The two-week campaign was held in conjunction with the “Think Kindness” project, which promotes being kind and acts of kindness, no matter how small.
Children set goals to perform kind acts at school, home and in the community. They spent a few minutes each day in their classrooms writing down information about their actions on small slips of paper, which were linked together to form a class-wide “kindness chain.” Each class chain was then linked together to form a school-wide chain that totaled almost 1,400 feet.
“All kinds of different kids participated and the chain has all different types of kindness acts,” said second grader Juliet Palmer, whose efforts included helping an injured friend get to the nurse’s office. “There’s so many different colors and it makes a chain and that’s so cool.”

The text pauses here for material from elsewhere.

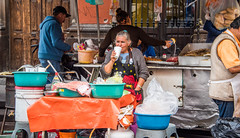 2016 - Mexico - San Luis Potosi - Street Food (Ted's photos - Returns late December) Tags: 2016 cropped mexico nikon nikond750 nikonfx sanluispotosi tedmcgrath tedsphotos tedsphotosmexico vignetting food apron cookong foodprep ballcap grill propanetank kitchen portablekitchen denim denimjeans cup styrofoam styrofoamcup pail bucket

Links each represented an act of kindness, which included giving a friend a hug and high five, and writing their mother a nice note. Among other examples were asking a classmate who appeared sad to play, helping someone up who fell, giving somebody a fidget spinner, telling someone they looked beautiful, and assisting a friend with homework.
Fifth grader Aurora Lubra said she hopes other children see what Peavine students did and realize they can do the same.
“I like how everybody participated and put forth effort,” Lubra said.
Reno-based Think Kindness organizer Brian Williams spoke about the importance of sustaining their kindness. The organization began in 2009 and does school programs around the country.
“If someone tells you that you can’t change the world, they’re lying,” Williams said. “The real challenge is to see if you can continue this throughout the school year.”